0
votes

I am new to Scala programming , i have worked on R very extensively but while working for scala it has become tough to work in a loop to extract specific columns to perform computation on the column values

let me explain with help of an example :

i have Final dataframe arrived after joining the 2 dataframes, now i need to perform calculation like enter image description here

Above is the computation with reference to the columns , so after computation we'll get the below spark dataframe

enter image description here

How to refer to the column index in for-loop to compute the new column values in spark dataframe in scala

1

1 Answers

1
votes

Here is one solution:

Input Data:
+---+---+---+---+---+---+---+---+---+
|a1 |b1 |c1 |d1 |e1 |a2 |b2 |c2 |d2 |
+---+---+---+---+---+---+---+---+---+
|24 |74 |74 |21 |66 |65 |100|27 |19 |
+---+---+---+---+---+---+---+---+---+

Zipped the columns to remove the non-matching columns:

val oneCols = data.schema.filter(_.name.contains("1")).map(x => x.name).sorted
val twoCols = data.schema.filter(_.name.contains("2")).map(x => x.name).sorted
val cols = oneCols.zip(twoCols) 

//cols: Seq[(String, String)] = List((a1,a2), (b1,b2), (c1,c2), (d1,d2))

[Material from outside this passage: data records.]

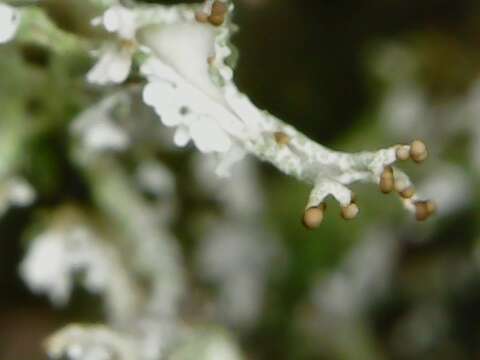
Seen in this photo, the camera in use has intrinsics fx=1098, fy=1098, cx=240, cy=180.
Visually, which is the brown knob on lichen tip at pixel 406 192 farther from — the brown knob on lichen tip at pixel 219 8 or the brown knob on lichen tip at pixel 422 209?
the brown knob on lichen tip at pixel 219 8

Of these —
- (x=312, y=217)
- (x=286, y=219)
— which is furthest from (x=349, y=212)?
(x=286, y=219)

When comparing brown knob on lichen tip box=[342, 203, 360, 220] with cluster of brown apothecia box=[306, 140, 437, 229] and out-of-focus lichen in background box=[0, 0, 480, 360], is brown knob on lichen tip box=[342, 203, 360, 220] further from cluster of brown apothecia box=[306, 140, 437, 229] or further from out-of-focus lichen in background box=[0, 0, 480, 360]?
out-of-focus lichen in background box=[0, 0, 480, 360]

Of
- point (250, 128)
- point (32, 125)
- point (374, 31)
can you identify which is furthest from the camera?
point (374, 31)

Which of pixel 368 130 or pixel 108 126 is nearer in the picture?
pixel 108 126

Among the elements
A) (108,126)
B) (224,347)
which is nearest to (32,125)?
(108,126)

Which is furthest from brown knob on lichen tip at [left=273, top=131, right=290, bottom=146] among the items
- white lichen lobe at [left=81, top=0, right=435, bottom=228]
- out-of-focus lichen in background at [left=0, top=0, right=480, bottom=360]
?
out-of-focus lichen in background at [left=0, top=0, right=480, bottom=360]

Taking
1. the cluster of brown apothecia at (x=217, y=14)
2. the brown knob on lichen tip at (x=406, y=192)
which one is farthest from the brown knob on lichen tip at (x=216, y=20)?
the brown knob on lichen tip at (x=406, y=192)

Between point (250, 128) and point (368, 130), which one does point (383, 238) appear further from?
point (250, 128)
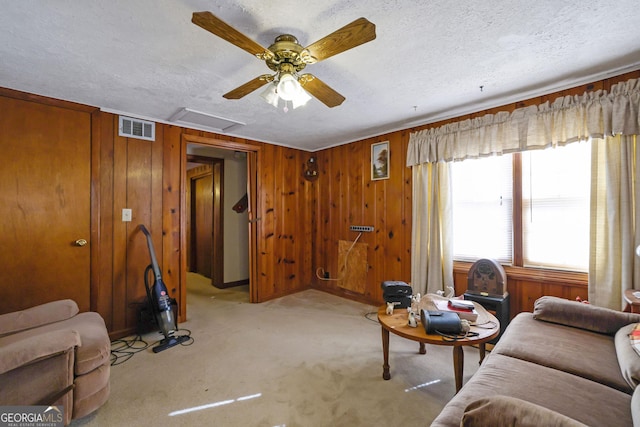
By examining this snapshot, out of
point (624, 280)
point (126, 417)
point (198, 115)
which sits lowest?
point (126, 417)

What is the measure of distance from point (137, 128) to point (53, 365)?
228 cm

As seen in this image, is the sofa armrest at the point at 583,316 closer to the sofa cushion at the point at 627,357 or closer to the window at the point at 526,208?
the sofa cushion at the point at 627,357

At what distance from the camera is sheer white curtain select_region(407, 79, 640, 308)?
1.98m

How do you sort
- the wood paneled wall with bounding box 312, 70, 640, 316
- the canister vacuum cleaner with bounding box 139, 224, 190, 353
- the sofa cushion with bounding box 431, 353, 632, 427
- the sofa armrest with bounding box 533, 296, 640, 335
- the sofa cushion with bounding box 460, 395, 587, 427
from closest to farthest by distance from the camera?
the sofa cushion with bounding box 460, 395, 587, 427
the sofa cushion with bounding box 431, 353, 632, 427
the sofa armrest with bounding box 533, 296, 640, 335
the wood paneled wall with bounding box 312, 70, 640, 316
the canister vacuum cleaner with bounding box 139, 224, 190, 353

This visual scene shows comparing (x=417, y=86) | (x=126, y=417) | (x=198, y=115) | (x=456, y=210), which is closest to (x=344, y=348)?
(x=126, y=417)

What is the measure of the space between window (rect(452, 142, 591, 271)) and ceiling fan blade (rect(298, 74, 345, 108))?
5.74 feet

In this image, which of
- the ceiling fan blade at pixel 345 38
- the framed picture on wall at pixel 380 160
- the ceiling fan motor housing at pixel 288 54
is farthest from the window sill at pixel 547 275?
the ceiling fan motor housing at pixel 288 54

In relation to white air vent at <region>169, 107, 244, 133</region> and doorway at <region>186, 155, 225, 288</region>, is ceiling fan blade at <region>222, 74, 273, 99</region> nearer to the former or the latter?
white air vent at <region>169, 107, 244, 133</region>

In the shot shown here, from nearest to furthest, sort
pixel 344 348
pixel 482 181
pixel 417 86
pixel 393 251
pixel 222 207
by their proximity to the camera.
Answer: pixel 417 86, pixel 344 348, pixel 482 181, pixel 393 251, pixel 222 207

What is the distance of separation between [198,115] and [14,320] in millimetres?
2166

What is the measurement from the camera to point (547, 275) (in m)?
2.38

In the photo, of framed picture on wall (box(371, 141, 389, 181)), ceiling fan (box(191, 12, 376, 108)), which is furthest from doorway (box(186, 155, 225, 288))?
ceiling fan (box(191, 12, 376, 108))

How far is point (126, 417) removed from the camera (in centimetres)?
169

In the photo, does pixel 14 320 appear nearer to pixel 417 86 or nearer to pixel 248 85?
pixel 248 85
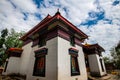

Use foldLeft function to dynamically add columns:

import org.apache.spark.sql.functions._
val result = cols.foldLeft(data)((data,c) => data.withColumn(s"Diff_${c._1}",
                                                  (col(s"${lit(c._2)}") - col(s"${lit(c._1)}"))/col(s"${lit(c._2)}")))

Here is the result:

result.show(false)  

+---+---+---+---+---+---+---+---+---+------------------+-------+-------------------+--------------------+
|a1 |b1 |c1 |d1 |e1 |a2 |b2 |c2 |d2 |Diff_a1           |Diff_b1|Diff_c1            |Diff_d1             |
+---+---+---+---+---+---+---+---+---+------------------+-------+-------------------+--------------------+
|24 |74 |74 |21 |66 |65 |100|27 |19 |0.6307692307692307|0.26   |-1.7407407407407407|-0.10526315789473684|
+---+---+---+---+---+---+---+---+---+------------------+-------+-------------------+--------------------+